R: [Zope] Discussion: Best practice site struture (LONG)
Max M
maxm@mxm.dk
Fri, 05 Apr 2002 21:56:28 +0200
Zanotti Michele wrote:
>Your mail is very interesting for me
Thanks
>but I think I have missed something (I
>don't have experience with big sites and I'm reading your -i think-
minimal
>product howto... so excuse me if I am trivial). In my opinion in Zope
>approach the structure of the site isn't so important, objects have
>properties and properties permit several (logical) views of the site and
>this is Zope's strength.
Yes certainly, this is the Model View Controller line of thinking.
>For example (I'm only trying to explain my point of
>view), a teacher's document can have an author-name property, an
author-role
>property, a course property, a topic property..., so it isn't important if
>the teacher changes school or work...
How does the property get updated on the document then? What if his
folder is deleted? What if the new teacher need to edit the document? To
name but a few problems.
>(For several months I have used Zope
>only because it makes rapid to do simple work with rdbms, but now I think
>that Zope power is in ZODB). So I think Zope changes the problem from
'site
>structure' to 'find correct properties'. Can you tell me where I'm wrong?
I think I unserstand your question. I can try to illustrate it with a
simple many/many relation example.
------
I have no idea how the american school system is structured, but let's
pretend that there is a school with 4 student that starts in 2002.
Adam
Eve
Johnny
Mary
They attend different classes.
Math
Science
History
So the class list is a like this::
Math
Johnny
Mary
Science
Adam
Eve
History
Adam
Eve
Johnny
Mary
Here they are stored several times. That is bad. What if Johnny changes
his address? Then it must be chenged in several places. This is
redundancy, and I guess you know about that when you have worked with
relational databases.
So where do we put the students. Your approach seems to be that you want
to store the student in one place only, perhaps like this, in the first
class they start in::
Math
Johnny
Mary
Science
Adam
Eve
And then the history class could just link via a property to the
students allready in the other classes.
History
Science/Adam
Science/Eve
Math/Johnny
Math/Mary
That could work, even though you would have to pull out a list of
enrolled students via the catalog.
But what happens when Johhny drops out of math because Mary isn't
interrested in him anymore, and he wants to try his luck with Eve in the
Science class?
Math
Mary
Science
Adam
Eve
History
Science/Adam
Science/Eve
Math/Johnny #### No longer exists
Math/Mary
Then you would need to write code that automatically moves Johhny to one
of the places linking to Johnny ie.
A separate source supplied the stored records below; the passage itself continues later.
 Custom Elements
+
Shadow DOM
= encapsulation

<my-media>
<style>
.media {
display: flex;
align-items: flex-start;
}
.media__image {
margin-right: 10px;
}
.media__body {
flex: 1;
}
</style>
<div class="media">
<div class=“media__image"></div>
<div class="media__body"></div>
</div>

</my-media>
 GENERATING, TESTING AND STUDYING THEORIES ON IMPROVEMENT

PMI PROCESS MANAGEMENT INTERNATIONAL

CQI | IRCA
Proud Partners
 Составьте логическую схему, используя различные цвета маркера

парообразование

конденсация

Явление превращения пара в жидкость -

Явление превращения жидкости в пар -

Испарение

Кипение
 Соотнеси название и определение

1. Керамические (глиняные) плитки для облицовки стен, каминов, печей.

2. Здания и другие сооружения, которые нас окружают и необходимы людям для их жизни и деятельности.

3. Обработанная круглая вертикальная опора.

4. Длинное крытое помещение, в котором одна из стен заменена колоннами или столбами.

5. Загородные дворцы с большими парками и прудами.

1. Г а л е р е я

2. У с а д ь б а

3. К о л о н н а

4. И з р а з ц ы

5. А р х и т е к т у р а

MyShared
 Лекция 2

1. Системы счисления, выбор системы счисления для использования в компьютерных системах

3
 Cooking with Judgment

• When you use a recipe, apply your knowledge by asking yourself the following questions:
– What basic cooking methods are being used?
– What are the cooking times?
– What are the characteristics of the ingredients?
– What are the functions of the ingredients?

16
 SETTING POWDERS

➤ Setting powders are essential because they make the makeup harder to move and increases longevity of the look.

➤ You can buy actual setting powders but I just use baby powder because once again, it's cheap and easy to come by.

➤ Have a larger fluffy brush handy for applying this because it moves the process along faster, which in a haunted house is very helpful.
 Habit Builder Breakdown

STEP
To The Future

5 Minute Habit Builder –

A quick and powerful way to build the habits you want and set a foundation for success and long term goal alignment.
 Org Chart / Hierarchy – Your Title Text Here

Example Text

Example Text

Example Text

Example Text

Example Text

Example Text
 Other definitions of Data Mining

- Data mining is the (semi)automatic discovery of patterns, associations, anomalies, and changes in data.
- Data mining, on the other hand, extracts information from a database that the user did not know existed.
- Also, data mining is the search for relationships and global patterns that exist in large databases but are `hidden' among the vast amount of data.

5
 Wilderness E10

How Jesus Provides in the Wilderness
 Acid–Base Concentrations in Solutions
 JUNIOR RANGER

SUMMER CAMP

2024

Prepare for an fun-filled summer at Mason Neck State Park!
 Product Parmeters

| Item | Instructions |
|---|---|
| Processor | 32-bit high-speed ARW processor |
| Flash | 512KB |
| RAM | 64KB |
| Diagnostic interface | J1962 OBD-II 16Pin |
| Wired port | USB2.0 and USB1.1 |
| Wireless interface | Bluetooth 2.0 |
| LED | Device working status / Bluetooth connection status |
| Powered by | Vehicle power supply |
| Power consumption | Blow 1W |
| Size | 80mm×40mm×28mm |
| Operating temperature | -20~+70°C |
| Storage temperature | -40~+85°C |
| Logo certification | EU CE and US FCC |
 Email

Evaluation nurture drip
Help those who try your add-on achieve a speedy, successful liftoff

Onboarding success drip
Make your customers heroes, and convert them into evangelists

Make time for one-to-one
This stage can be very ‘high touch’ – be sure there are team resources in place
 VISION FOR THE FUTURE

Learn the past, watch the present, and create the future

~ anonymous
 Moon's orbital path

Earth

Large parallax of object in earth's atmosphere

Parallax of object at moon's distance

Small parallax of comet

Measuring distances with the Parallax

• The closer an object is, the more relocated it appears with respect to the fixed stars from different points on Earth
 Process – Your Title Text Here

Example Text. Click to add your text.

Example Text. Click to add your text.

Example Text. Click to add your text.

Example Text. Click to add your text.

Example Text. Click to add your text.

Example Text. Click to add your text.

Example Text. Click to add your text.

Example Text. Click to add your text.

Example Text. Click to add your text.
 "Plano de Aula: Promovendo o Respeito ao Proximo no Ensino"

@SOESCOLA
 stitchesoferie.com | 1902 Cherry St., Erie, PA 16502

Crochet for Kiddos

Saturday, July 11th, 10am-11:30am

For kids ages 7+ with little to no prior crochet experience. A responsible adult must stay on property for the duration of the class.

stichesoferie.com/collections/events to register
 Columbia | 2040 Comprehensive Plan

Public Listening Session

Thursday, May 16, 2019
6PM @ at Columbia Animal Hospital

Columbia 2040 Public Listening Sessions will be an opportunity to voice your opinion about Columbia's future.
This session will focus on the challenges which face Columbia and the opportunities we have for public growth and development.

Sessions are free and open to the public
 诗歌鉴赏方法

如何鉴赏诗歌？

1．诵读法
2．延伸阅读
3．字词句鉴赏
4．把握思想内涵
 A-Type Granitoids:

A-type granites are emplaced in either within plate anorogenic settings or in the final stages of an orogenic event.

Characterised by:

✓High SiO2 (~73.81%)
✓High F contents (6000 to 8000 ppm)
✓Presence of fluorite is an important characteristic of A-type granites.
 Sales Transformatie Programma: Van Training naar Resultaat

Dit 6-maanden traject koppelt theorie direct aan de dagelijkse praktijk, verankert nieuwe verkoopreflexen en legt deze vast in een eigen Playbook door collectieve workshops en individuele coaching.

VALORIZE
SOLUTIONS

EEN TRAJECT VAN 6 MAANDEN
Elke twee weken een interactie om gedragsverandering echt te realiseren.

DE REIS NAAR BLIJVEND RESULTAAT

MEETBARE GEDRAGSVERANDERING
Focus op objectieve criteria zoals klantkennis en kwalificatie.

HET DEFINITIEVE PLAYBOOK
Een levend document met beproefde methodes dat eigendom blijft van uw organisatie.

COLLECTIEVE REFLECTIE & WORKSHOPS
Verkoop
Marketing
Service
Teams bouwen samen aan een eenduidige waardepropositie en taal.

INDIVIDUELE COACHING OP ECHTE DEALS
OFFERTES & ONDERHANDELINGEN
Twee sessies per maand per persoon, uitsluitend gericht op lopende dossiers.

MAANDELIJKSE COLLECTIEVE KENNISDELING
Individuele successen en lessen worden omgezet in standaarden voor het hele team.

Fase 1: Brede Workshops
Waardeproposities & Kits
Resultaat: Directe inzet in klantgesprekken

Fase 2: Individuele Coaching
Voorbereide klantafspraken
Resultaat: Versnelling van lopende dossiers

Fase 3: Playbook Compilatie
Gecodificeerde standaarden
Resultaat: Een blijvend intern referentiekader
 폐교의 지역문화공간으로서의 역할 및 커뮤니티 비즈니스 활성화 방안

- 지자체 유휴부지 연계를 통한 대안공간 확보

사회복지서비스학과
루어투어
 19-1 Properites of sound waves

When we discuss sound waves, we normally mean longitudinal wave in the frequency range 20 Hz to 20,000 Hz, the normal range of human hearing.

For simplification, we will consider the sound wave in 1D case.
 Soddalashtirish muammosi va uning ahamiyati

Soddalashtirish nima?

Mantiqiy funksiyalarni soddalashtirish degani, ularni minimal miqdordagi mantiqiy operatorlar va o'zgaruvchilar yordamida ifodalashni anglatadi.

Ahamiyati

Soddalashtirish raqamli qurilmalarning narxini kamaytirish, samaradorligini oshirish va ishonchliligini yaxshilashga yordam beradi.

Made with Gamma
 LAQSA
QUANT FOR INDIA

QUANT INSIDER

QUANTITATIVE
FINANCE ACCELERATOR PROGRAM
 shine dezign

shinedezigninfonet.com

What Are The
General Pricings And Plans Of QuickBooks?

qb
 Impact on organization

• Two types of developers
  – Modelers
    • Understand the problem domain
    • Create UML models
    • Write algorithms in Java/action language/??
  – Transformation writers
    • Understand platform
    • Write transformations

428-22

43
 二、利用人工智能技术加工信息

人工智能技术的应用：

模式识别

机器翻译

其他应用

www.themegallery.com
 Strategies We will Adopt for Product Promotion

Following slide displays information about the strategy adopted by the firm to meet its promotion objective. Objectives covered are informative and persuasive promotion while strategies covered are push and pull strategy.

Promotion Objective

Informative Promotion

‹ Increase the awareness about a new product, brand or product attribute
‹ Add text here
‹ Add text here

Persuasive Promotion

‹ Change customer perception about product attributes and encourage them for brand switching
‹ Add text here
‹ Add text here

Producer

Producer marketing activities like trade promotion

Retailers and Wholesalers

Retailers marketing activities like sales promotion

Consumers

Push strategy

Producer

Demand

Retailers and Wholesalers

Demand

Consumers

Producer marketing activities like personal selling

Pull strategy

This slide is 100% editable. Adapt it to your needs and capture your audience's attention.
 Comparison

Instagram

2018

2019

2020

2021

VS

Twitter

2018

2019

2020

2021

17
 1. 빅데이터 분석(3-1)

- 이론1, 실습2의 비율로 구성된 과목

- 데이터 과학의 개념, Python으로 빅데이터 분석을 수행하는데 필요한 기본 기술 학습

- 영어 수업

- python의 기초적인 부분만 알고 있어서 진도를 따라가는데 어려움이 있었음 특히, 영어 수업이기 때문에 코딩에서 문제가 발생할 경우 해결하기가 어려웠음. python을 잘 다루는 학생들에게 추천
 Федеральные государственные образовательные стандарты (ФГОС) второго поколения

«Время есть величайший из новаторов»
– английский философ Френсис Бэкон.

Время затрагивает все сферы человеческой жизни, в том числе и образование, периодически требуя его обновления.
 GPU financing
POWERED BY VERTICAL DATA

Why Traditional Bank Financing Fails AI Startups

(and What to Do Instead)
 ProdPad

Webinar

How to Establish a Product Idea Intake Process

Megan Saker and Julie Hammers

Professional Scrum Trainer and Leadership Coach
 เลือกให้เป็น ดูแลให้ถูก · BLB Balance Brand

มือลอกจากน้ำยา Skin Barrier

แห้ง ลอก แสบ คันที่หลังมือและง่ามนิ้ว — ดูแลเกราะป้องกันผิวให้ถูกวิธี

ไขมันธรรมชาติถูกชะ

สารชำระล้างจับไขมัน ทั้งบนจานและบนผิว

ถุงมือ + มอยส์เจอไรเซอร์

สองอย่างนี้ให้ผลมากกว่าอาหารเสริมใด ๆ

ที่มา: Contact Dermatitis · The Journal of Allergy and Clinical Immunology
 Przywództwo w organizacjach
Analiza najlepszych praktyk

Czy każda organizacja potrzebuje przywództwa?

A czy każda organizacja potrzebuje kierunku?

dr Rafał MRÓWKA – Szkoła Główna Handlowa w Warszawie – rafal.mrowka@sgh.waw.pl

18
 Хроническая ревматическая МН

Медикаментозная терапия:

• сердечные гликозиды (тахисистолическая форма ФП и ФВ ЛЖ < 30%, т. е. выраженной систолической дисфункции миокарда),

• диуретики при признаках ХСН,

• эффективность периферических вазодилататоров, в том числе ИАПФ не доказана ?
History. And then all the other
classes linking to Math/Johnny would need to be told that they should
now update their properties to link to History/Johnny.
I would hate to write that code. Also what is there is a list of student
groups beside classes? They would also need to know where Johnny is
moved to. And they should also have a copy of the code for updating the
student properties.
Furthermore how would you display the students in a management
interface? In Math Mary would be an item in a folder probably. But in
History she would probably be a select box. That's bad too.
So the only logical approach is to put all objects that has many to many
relations in it's own folder like::
students/
Johnny
Mary
Adam
Eve
Math
students/Johnny
students/Mary
Science
students/Adam
students/Eve
History
students/Adam
students/Eve
students/Johnny
students/Mary
Another problem with the approach that you suggest is that for every
distinct content type (product/metatype etc.) that you want to add, you
have to ad logic and interface controlling the properties linking
objects to each other.
This means that the amount of code you must write to support relations
between object types in your site, grows squared with the number of
different object types you want to relate.
And still it is a pain to do many to many relations. So the next logical
step here would be to put the classes in their own folder too, and then
have a product that only handles many to many relations::
students/
Johnny
Mary
Adam
Eve
classes/
Math
Science
History
Relations/
classes/Math
students/Johnny
students/Mary
classes/Science
students/Adam
students/Eve
classes/History
students/Adam
students/Eve
students/Johnny
students/Mary
And then you would have another structure creating the view of the site,
which could be like this::
Home
allClasses
Math
Johnny
Mary
Science
Adam
Eve
History
Adam
Eve
Johnny
Mary
allStudents
Adam
classes
Science
History
Eve
classes
Science
History
Johnny
classes
Math
History
Mary
classes
Math
History
This way the code relating objects will only exist in the relations
object, and when objects are moved they will only need to tell the
relations object about it.
You could also change the view of the site without moving objects around.
Btw. Zope's power is certainly in the ZODB. You just have to use it in a
more disciplined manner than you first get the impression of.
I hope this illuminates what I am trying to tell.